Supplied passage below:

Specifically, ejection of ink is determined based on whether light
is interrupted by an optical sensor. The nozzle inspection part 3
transmits the measurement result to the nozzle inspection control
part 4. The nozzle inspection control part 4 recognizes, as a poor
ejection nozzle, a nozzle whose ejection amount is zero or, if not
zero, does not satisfy a predetermined amount within a
predetermined time. The predetermined time and the predetermined
amount are stored in a recording unit (not illustrated), and the
nozzle inspection control part 4 reads information of the time and
the amount from the recording unit and uses them to determine
whether the nozzle is a non-ejection nozzle.
[0105] When there exists a nozzle 6 that is determined to be a poor
ejection nozzle, the formation of the segment layer u1 is started
while the effect of the nozzle is suppressed. A variety of methods
are possible to suppress the effect. For example, the surface
having the nozzle 6 thereon may be wiped by the cleaning part 5,
and thereafter a slight amount of ink may be ejected (flushed)
downward from the nozzle 6. This operation can suppress thickening
in the poor ejection nozzle.
[0106] If a poor ejection nozzle is found in a subsequent
inspection, the amount of ejection from the nozzle 6 per ejection
may be reduced by increasing the number of scans necessary for
forming an image of a unit region to shorten the manufacturing
time. More specifically, the effect of the poor ejection nozzle can
be suppressed by performing multipath printing or by increasing the
number of paths in multipath printing.
[0107] Next, ink is ejected while the head 1 makes a scan in the X
direction. In doing this, the UV-LED lamp 2 moves in the same
manner as the head 1 since the UV-LED lamp 2 is adjacent to the
head 1.
[0108] Ultraviolet radiation emitted from the UV-LED lamp 2 is
applied to the ink ejected from the head 1. The ejected ink is thus
hardened.
[0109] Next, the head 1 is moved in the Y direction for each scan
of the head 1.
[0110] The moving distance of the head 1 is equal to the length in
the sub scanning direction (the Y direction) of the ink ejecting
region of the head 1 (nozzle rows 6-1, 6-2, etc.). That is, the
present embodiment describes the case of single-path printing. In
single-path printing, a unit image region (a print region of unit
length square) is formed by a single main scan. The present
disclosure is not limited to single-path printing but may be
applicable to multipath printing. In other words, the moving
distance in the sub scanning direction (the Y direction) of the
head per scan is shorter than the length in the sub scanning
direction (the Y direction) of the ink ejecting region (nozzle rows
6-1, 6-2, etc.) of the head. Therefore, the main scan is performed
multiple times to print a unit image region.

End of Supplied passage.
Records provided below:

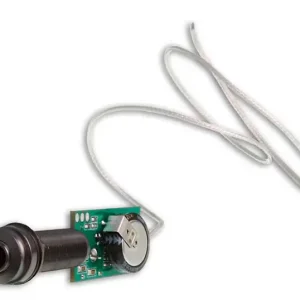 Mi-Si Acoustic Trio Endpin Preamp Bestseller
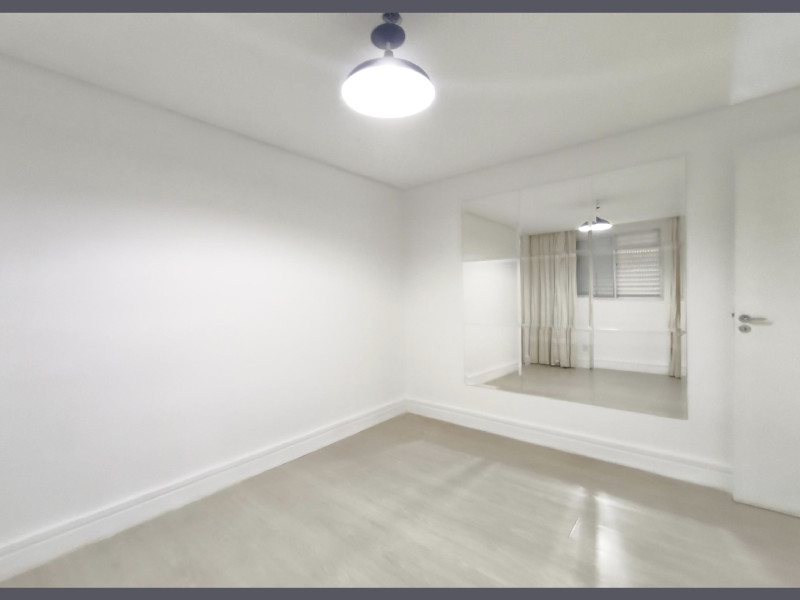 imóvel com 172m² - Jardim Nova Europa - Campinas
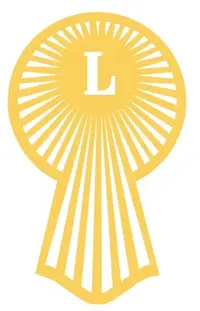 CHAMPAGNE LAPLACE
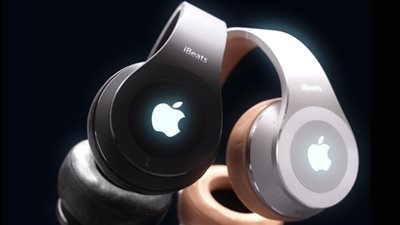 تطبيق أبل Noise يحافظ على حاسة السمع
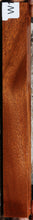 Load image into Gallery viewer, Hawaiian Koa Turning Square

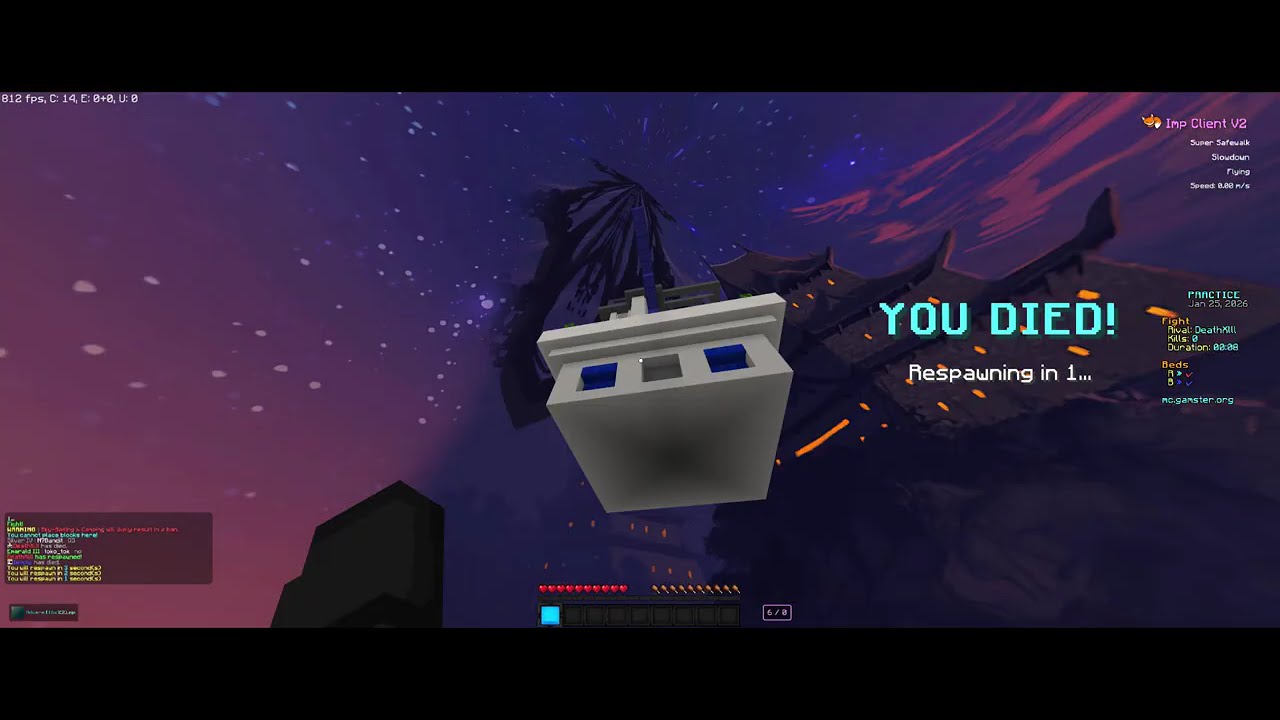 hrere are clips are u happy youtube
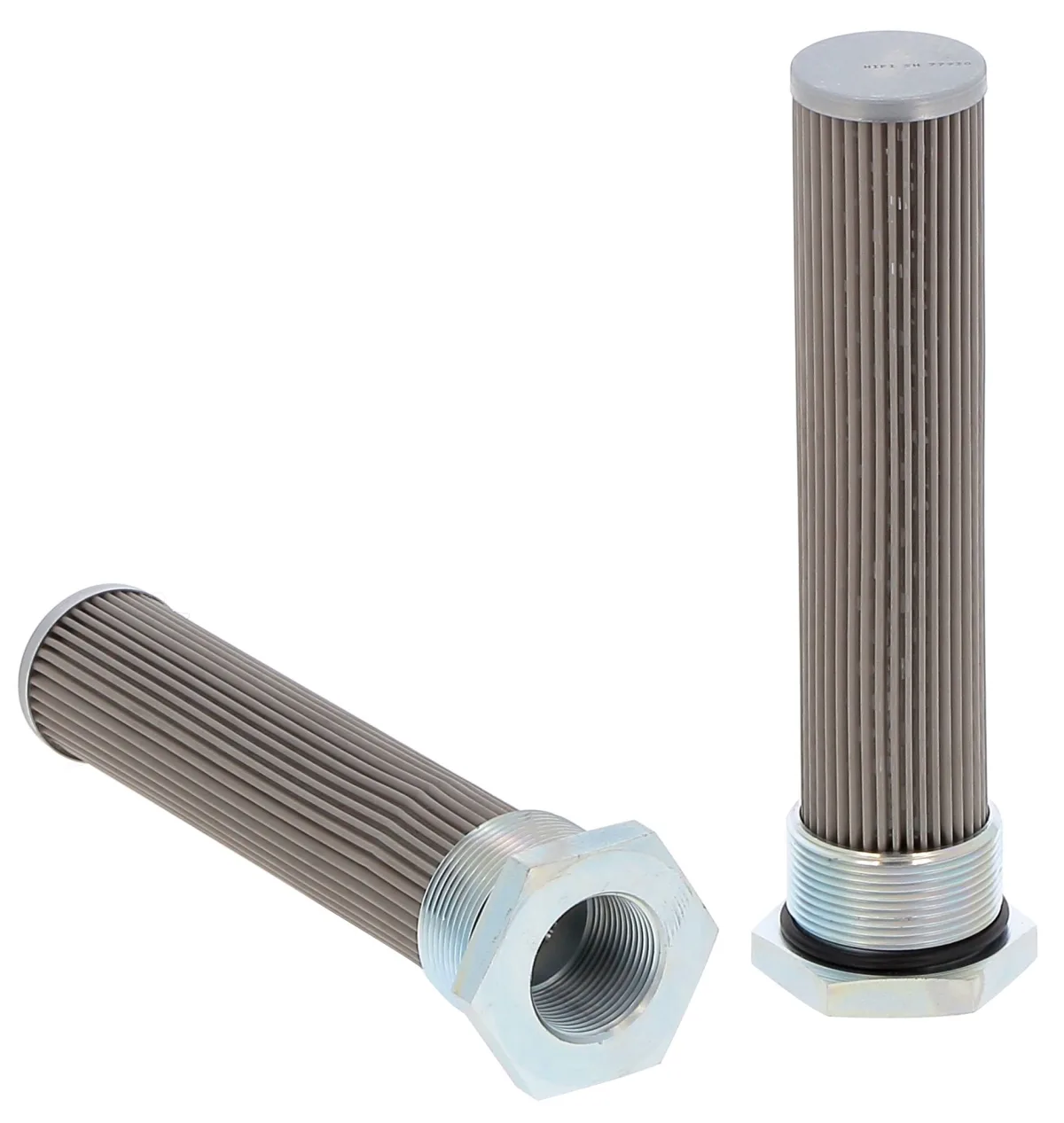SH77930 Hifi Filter
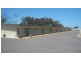 66 McKenzie Street, Ceduna SA 5690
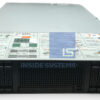 RX300 S3 CTO A
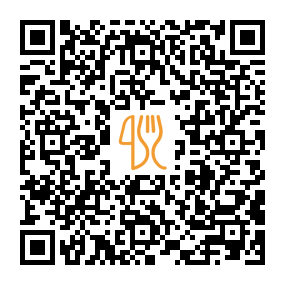 Carte QR de Mimoza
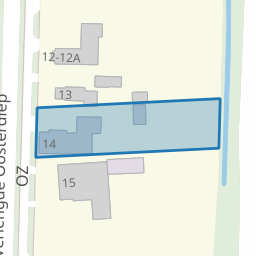 Perceel EMN00-AD-111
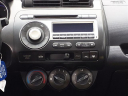 Thumbnail image of 2007 Honda Fit at East End Auto Sales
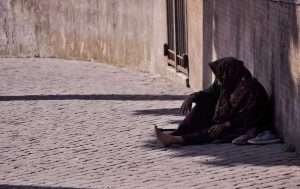 One-third of Libyans living in poverty despite rise in oil revenues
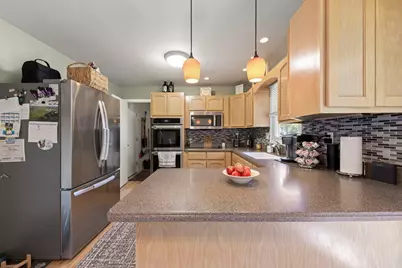 760 Bon Terre Road, New Lenox, IL 60451 - Photo 8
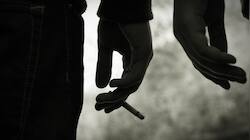 World No Tobacco Day: The Growing Problem of Tobacco Addiction In Teenagers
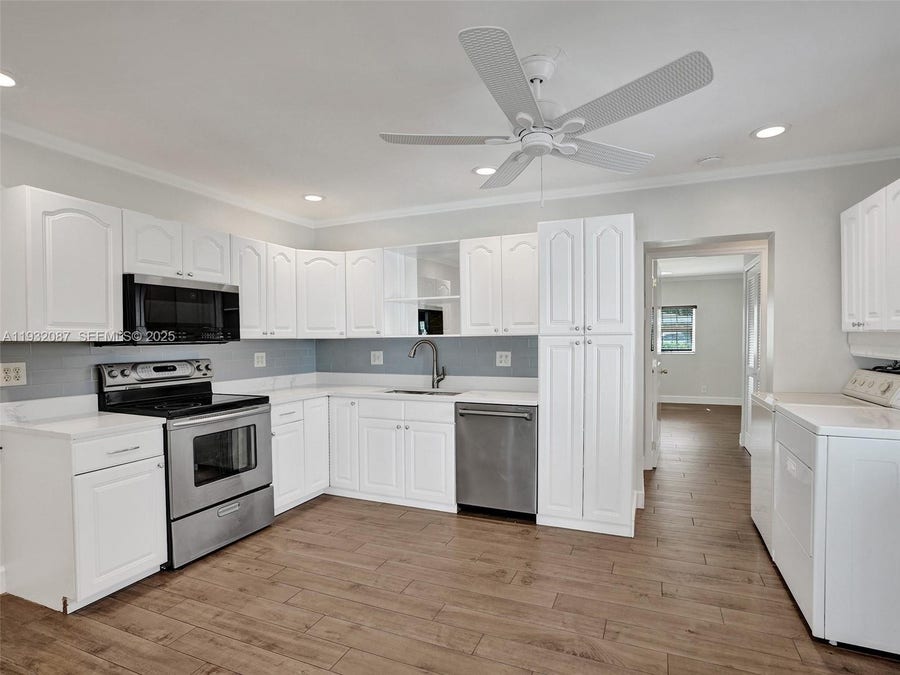 Property photo for 1205 Guava Isle, Fort Lauderdale, FL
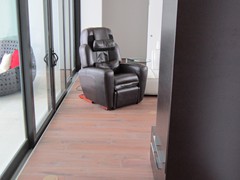 Our Work 0158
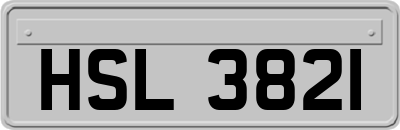 HSL3821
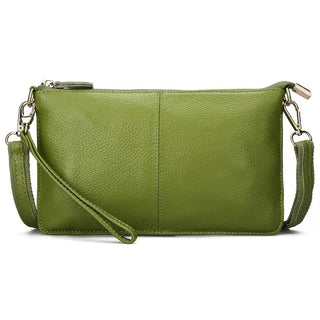 Chloé Paris | Sac à main en cuir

End of Records provided.

* _Questions_:
a. Could you return the section of the inkjet printing passage starting with "[0107] Next, ink" and going on through "of the head 1.", copied word for word?
b. According to the inkjet printing passage, what is the basis for determining whether ink is ejected?

* _Problem solutions_:
a.
[0107] Next, ink is ejected while the head 1 makes a scan in the X
direction. In doing this, the UV-LED lamp 2 moves in the same
manner as the head 1 since the UV-LED lamp 2 is adjacent to the
head 1.
[0108] Ultraviolet radiation emitted from the UV-LED lamp 2 is
applied to the ink ejected from the head 1. The ejected ink is thus
hardened.
[0109] Next, the head 1 is moved in the Y direction for each scan
of the head 1.

b. Whether light is interrupted by an optical sensor.